__DATA SUPPLIED__.
....

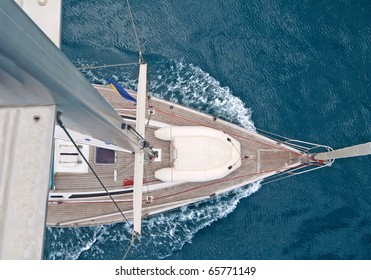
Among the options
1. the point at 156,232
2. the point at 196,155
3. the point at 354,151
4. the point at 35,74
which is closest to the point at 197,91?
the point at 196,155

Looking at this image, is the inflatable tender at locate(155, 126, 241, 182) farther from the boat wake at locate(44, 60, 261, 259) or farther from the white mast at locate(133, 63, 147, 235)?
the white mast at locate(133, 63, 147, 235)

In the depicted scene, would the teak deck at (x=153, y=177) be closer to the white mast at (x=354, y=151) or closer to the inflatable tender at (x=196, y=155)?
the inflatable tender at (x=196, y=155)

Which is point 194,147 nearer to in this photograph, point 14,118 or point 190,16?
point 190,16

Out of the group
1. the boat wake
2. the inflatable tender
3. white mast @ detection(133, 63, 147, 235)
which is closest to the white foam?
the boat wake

....

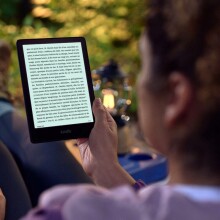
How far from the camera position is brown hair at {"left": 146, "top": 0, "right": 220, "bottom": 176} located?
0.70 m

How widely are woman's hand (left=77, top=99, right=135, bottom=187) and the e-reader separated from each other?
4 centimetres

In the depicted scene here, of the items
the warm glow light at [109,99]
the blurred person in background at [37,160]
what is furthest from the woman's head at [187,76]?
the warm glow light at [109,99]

....

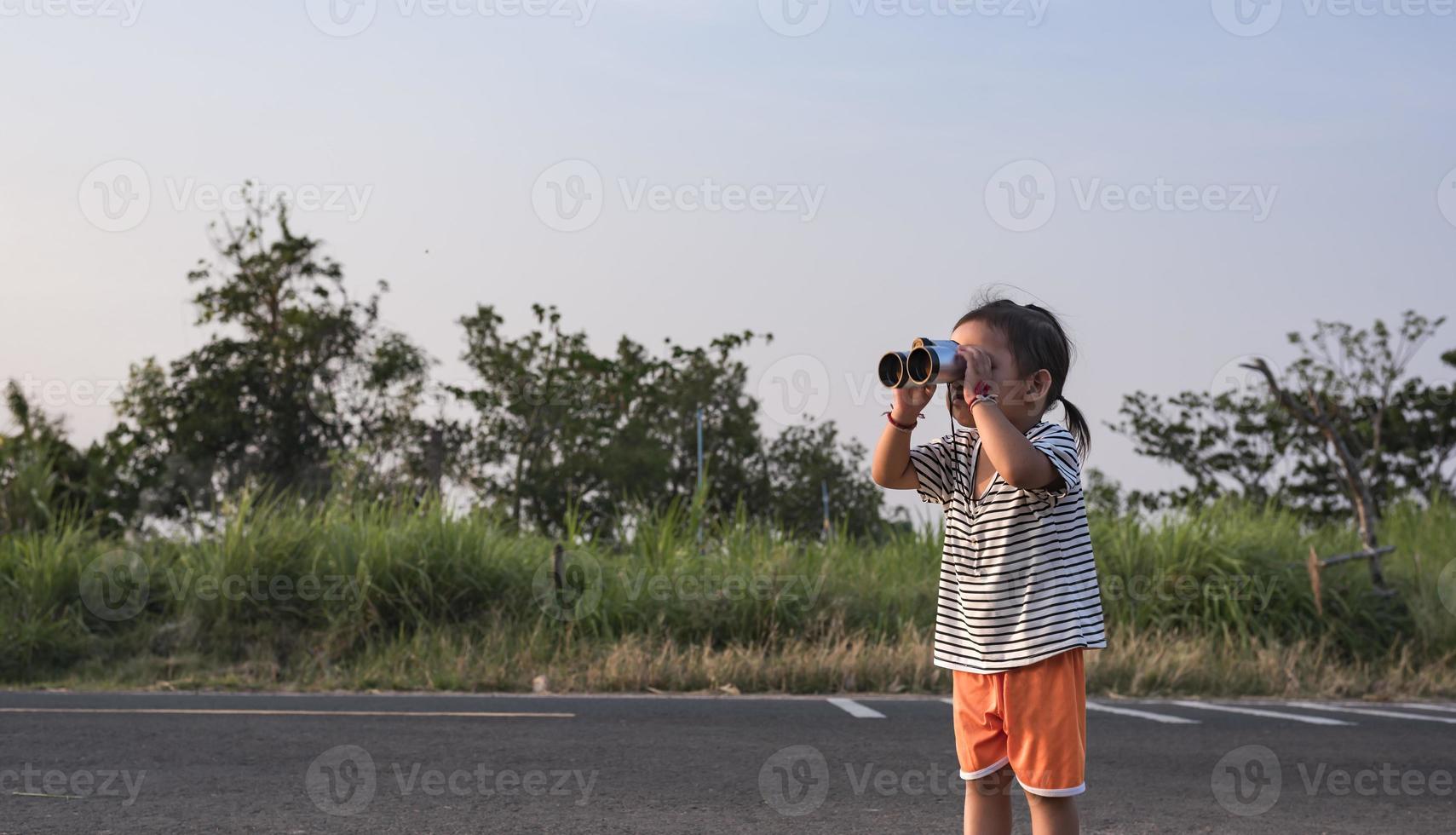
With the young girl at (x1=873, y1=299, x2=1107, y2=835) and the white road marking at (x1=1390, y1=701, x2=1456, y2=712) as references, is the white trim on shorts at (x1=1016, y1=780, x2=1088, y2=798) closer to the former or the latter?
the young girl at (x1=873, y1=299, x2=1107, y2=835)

....

__WHAT IS REQUIRED__.
Turn the data from the line with "How widely are" to the line with "4 centimetres" into a two-column CSV with the headers text and answer. Give one row per text and its answer, with each value in a single quoted field and any line breaks replaced by spaces.

__ANSWER TO THE TASK__.
text,answer
"How widely are woman's hand (left=77, top=99, right=135, bottom=187) and the e-reader separated from each other?","4 centimetres"